Document text>
========
Azure AD Identity Protection has been generating a TON of customer interest, especially with recent news about hackers selling huge lists of leaked user credentials. So today I’m excited to let you know that Azure AD Identity Protection has just turned on support for federated identities. This means that our largest customers, most of who use Active Directory Federation Server with Azure AD, can now get the benefit of this powerful security service.
To give you a quick walk through of how to get this set up and working, I’ve asked Salah Ahmed one of the PMs in our Identity Security and Protection team to write up a blog post. You’ll find it below.
I hope you’ll try out it today. Azure AD Identity Protection is undoubtedly the fastest and easiest way available to substantially improve your company’s security posture. If your company is using Azure AD, you’d have to be crazy to not give it a try!
And as always, we’d love to receive any feedback or suggestions you have.
Alex Simons (Twitter: @Alex_A_Simons)
Director of Program Management
Microsoft Identity Division
My name is Salah Ahmed and I am a Program Manager in the Identity Security and Protection team in Microsoft’s Identity Division. Today we are pleased to announce an update to the public preview of Azure Active Directory Identity Protection that extends risk-based conditional access to federated identities. For the benefit of those who missed the original public preview announcement, you can think of Identity Protection as a gatekeeper to the cloud, analyzing and securing sign-ins to all of the applications Azure AD manages, including Office 365 and Azure, third-party applications like ServiceNow, Salesforce.com, Google Apps, and DropBox, and on-premises apps connected using the Azure AD App Proxy.
Identity Protection detects risk events involving identities in an Azure Active Directory that indicate that the identities may have been compromised. For details on risk detection, see Types of risk events detected by Azure Active Directory Identity Protection.
========
Requirement 1> From the Identity Protection announcement, return the words between "And as always, we’d" and "AD App Proxy.", inclusive.
Requirement 2> Using the Identity Protection announcement, answer yes or no for each statement below and quote the words from the announcement that settle it. (a) Salah Ahmed works as a Program Manager on the Identity Security and Protection team. (b) The update covers a version of Identity Protection that is fully released, not in preview. (c) Identity Protection looks at sign-ins to Salesforce.com.

Given information>
========
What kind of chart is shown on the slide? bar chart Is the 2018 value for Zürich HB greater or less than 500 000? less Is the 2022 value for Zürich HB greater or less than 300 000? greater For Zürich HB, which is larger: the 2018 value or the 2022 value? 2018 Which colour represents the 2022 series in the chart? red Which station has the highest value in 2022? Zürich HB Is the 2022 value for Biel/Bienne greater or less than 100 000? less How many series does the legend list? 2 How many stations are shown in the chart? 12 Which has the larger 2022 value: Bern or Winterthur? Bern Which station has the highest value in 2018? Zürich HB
========
Your solution 1>
And as always, we’d love to receive any feedback or suggestions you have.
Alex Simons (Twitter: @Alex_A_Simons)
Director of Program Management
Microsoft Identity Division
My name is Salah Ahmed and I am a Program Manager in the Identity Security and Protection team in Microsoft’s Identity Division. Today we are pleased to announce an update to the public preview of Azure Active Directory Identity Protection that extends risk-based conditional access to federated identities. For the benefit of those who missed the original public preview announcement, you can think of Identity Protection as a gatekeeper to the cloud, analyzing and securing sign-ins to all of the applications Azure AD manages, including Office 365 and Azure, third-party applications like ServiceNow, Salesforce.com, Google Apps, and DropBox, and on-premises apps connected using the Azure AD App Proxy.

Your solution 2>
(a) Yes: "I am a Program Manager in the Identity Security and Protection team in Microsoft’s Identity Division"
(b) No: "we are pleased to announce an update to the public preview of Azure Active Directory Identity Protection"
(c) Yes: "analyzing and securing sign-ins to all of the applications Azure AD manages, including Office 365 and Azure, third-party applications like ServiceNow, Salesforce.com, Google Apps, and DropBox"